Few of the world's older languages are written from Right-to-Left, as opposed to Latin Left-to-Right. Such languages include Hebrew and Arabic. Writing in the opposite direction than the rest of the world turns to be a bit problematic.

Writing

If you belong to the right-handed majority of the population, you are more likely to smear the ink while writing right-to-left, since your fist will be hovering over the text you've written already and resting your fist on the paper while writing will have futile results (unless the ink gets absorbed immediately). Some will claim Right-to-Left scripts are the left-handed conspiracy.

Also, at least as it is with Hebrew, you'll need to reserve some space in front of the numbers you're going to write, since the numbers (the Arabic Numberals we all use) go left-to-right. Inserting left-to-right (e.g. English) words and phrases into the text demands you to reserve space too.

Computing

Computer application support of bidirectional languages requires much more effort than usual languages with unique alphabets. With regular languages, you'll simply make up a new 8-bit character set (e.g. KOI8-R, ISO-8859-5 and CP-1251 for Cyrillic), map your keyboard and all your legacy applications are set. Bidirectional languages require you to display the text with reversed strings, going through a special BiDi algorithm, create special input widgets etc. Simply "reversing it all" isn't acceptable, since we have "mixed" sentences, with numbers and occasional English (or any other left-to-right script) names and phrases.

Hebrew support on modern systems is achieved with support on the widget ("control" in Microsoft-speak) level (e.g. in Hebrew-enabled Microsoft Windows and Apple's Hebrew support), modifying the text printing routines and the input widgets. This will provide Hebrew support in simple applications "transparently". Further work is usually required to make a complex application support Hebrew (e.g. a web browser, a word processor).

Bidirectional text can be stored either:

"Visual" is the old way, which required no Hebrew support at all on legacy viewer applications (text viewers, browsers), while Logical is known as the right way (according to Microsoft and The Unicode Consortium). The Unicode Standard Annex #9 defines the BiDi algorithm which should be used to convert Logical strings into their visual form (typically to be rendered on the screen, on paper etc.). Complete description of the issues involved in BiDi (run direction, overrides etc.) are out of the scope of this node.

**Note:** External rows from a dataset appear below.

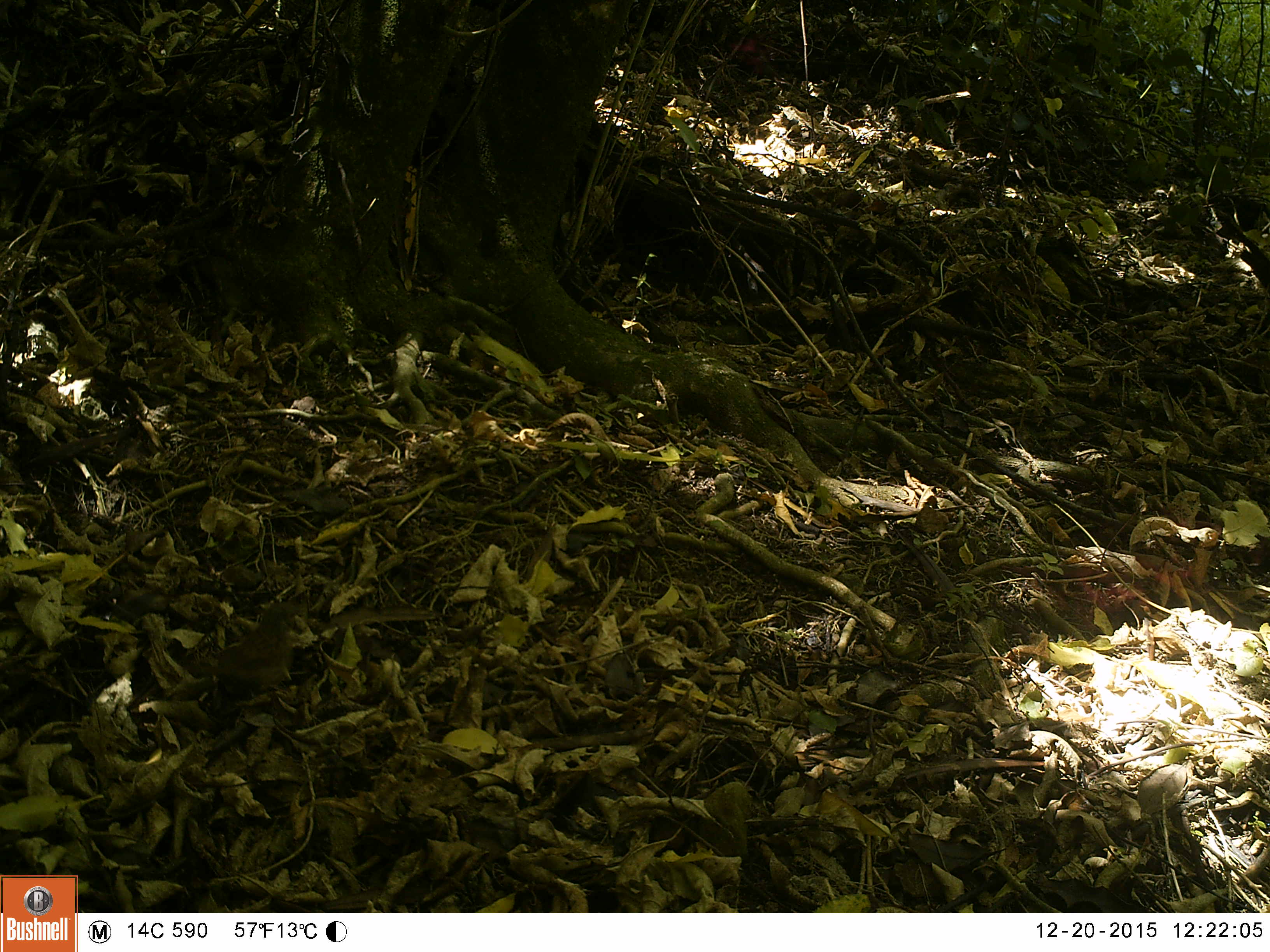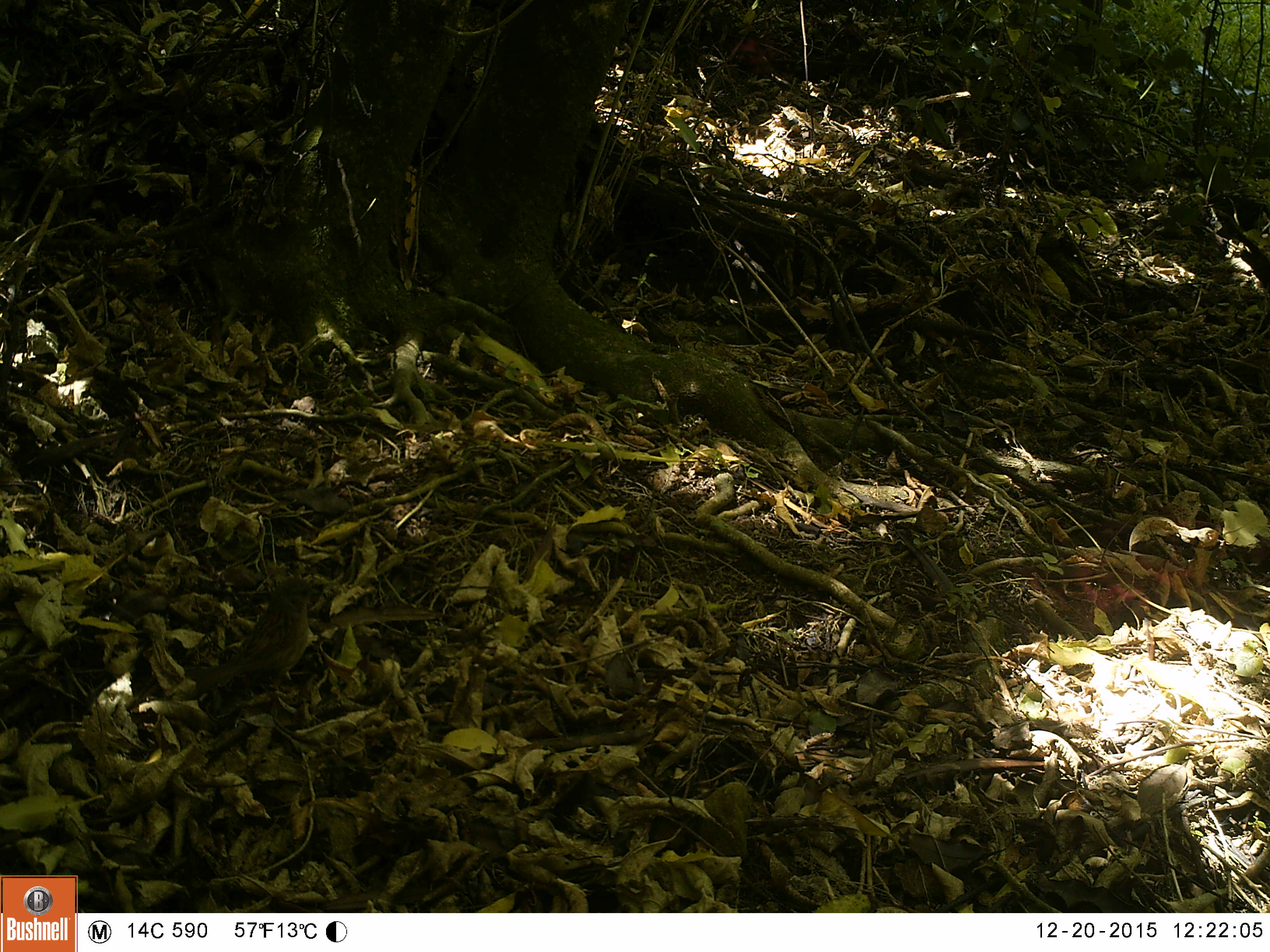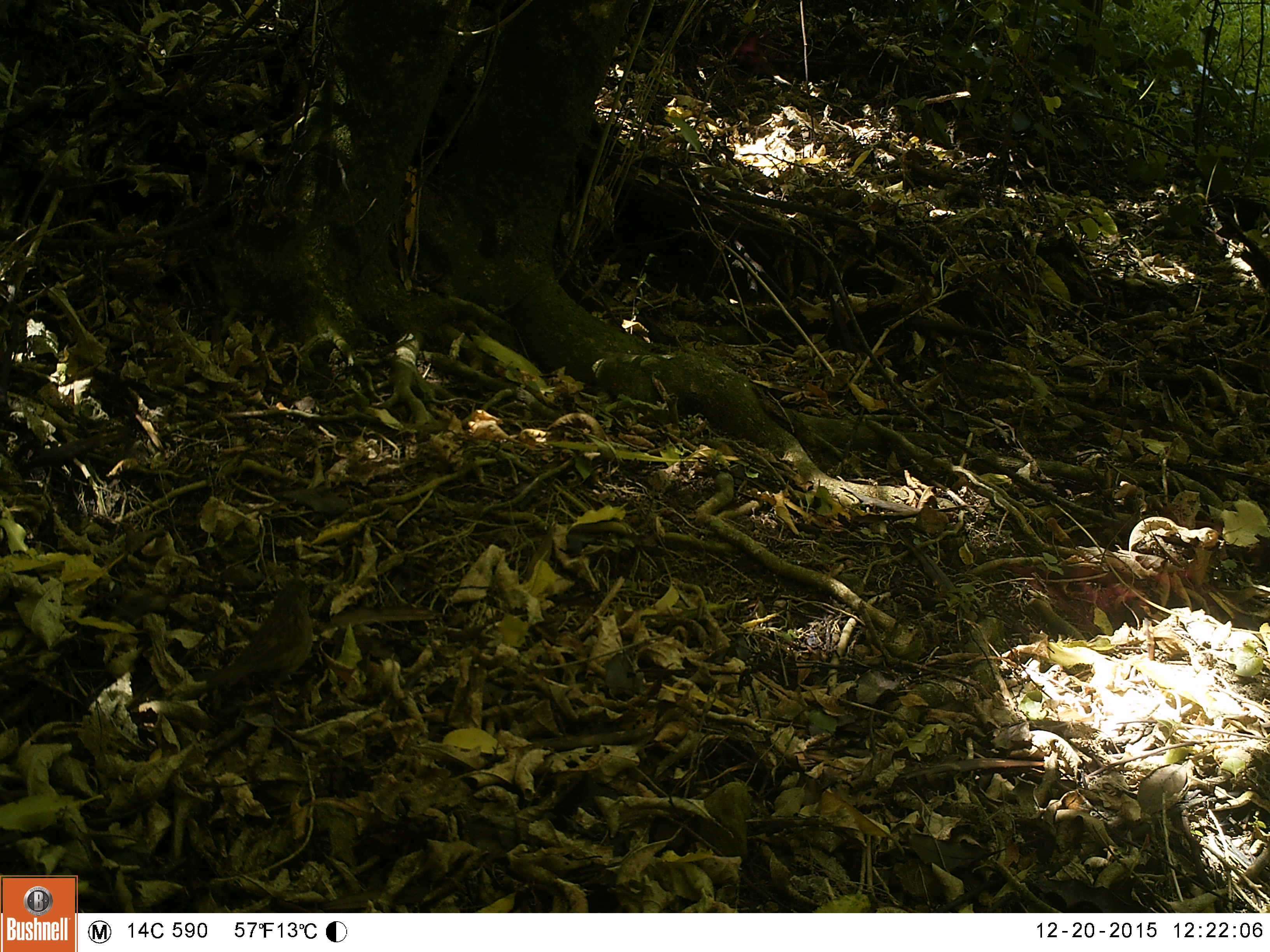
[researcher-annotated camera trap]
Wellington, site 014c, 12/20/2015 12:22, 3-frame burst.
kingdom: Animalia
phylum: Chordata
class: Aves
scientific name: Aves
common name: bird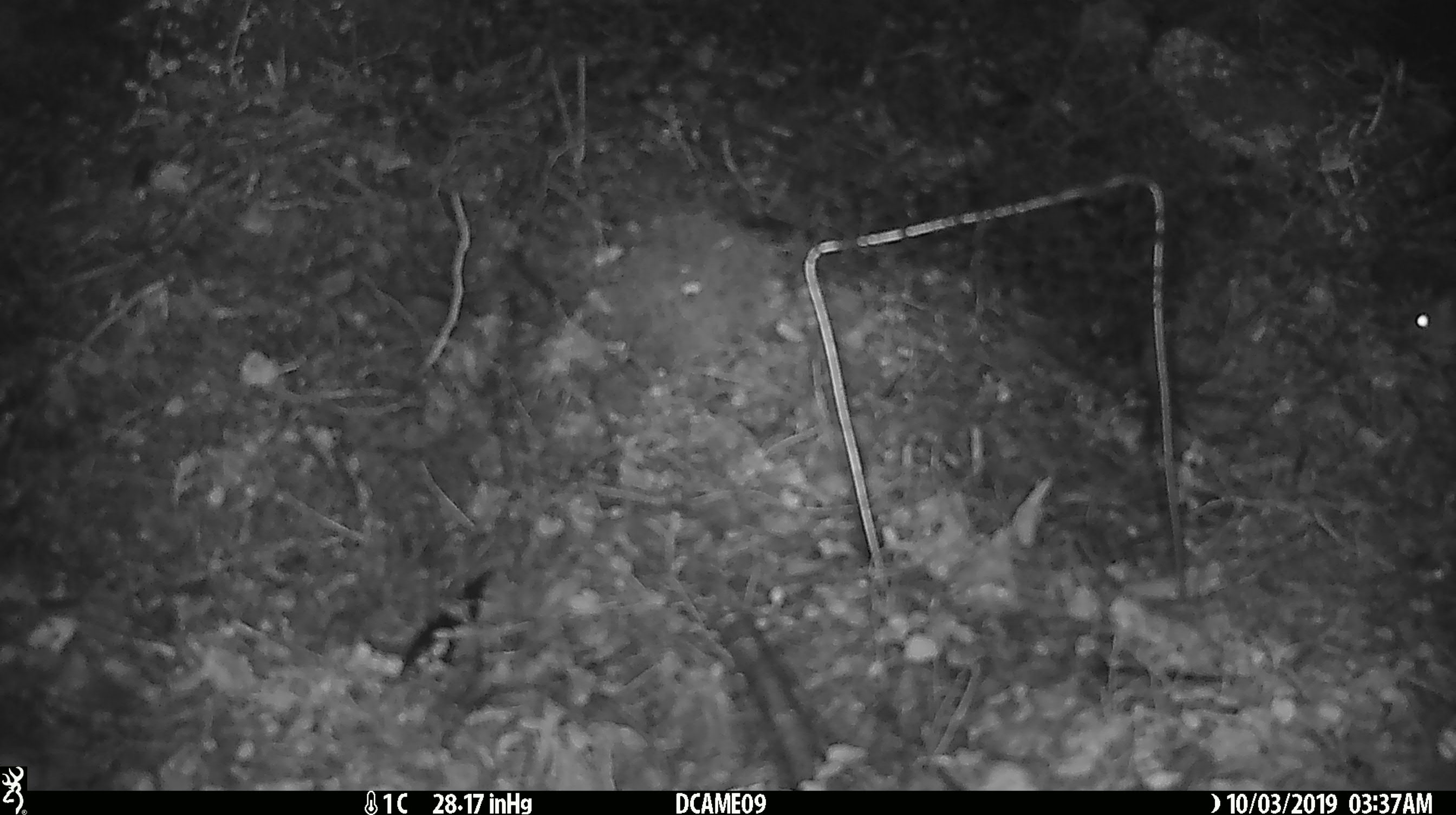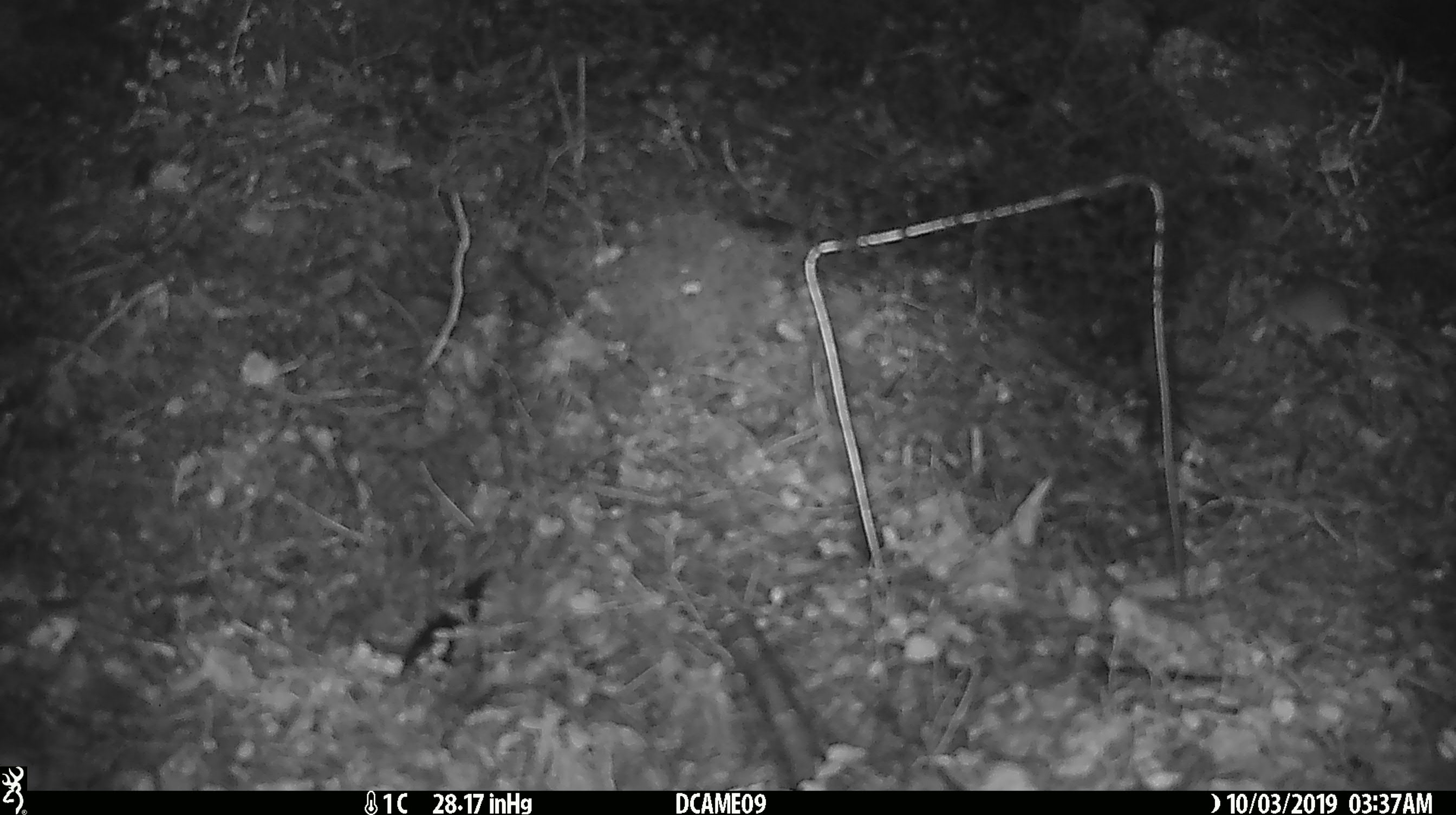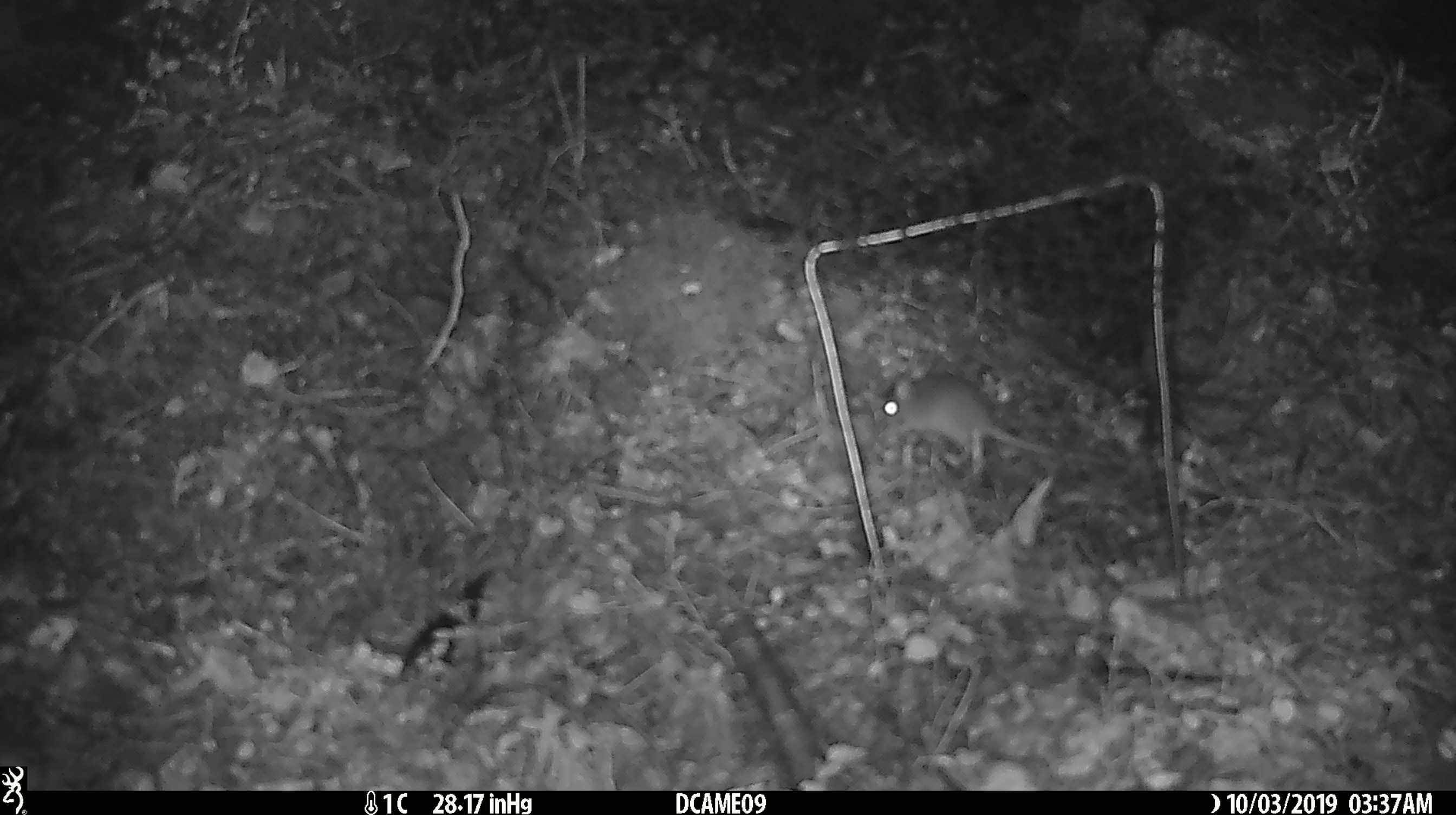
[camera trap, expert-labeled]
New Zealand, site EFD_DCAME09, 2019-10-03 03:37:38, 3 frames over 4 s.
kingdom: Animalia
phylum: Chordata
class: Mammalia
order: Rodentia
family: Muridae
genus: Mus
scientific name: Mus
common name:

In the 1960s, some Israeli doctor had proposed a system called "The Karmelitic Script", which offered to transliterate Hebrew in English, left-to-right, and put an end to the madness, but it never caught on. In 1985, Apple introduced integrated Hebrew support (on the widget level), and so has Microsoft Israel (at least since Windows 3.0). X toolkits are very slow catching up on this field (there were Hebrew-supporting Motif versions for years, but toolkits such as Qt and Gtk only begun supporting Hebrew around 2001). This is one of the blocks on the entrace of free desktops into Israel and Arabic-speaking countries.

Arabic also has the further complexity of being a rather beautiful script, where different letters are connected to one another (ligatures), and their shapes vary depending on their location in the word (first letter, middle letter, final letter). When typing, after you type-in a letter, the letter before it will change from its "final" form to the interconnected form. That's an issue to be taken care of by the text rendering engine.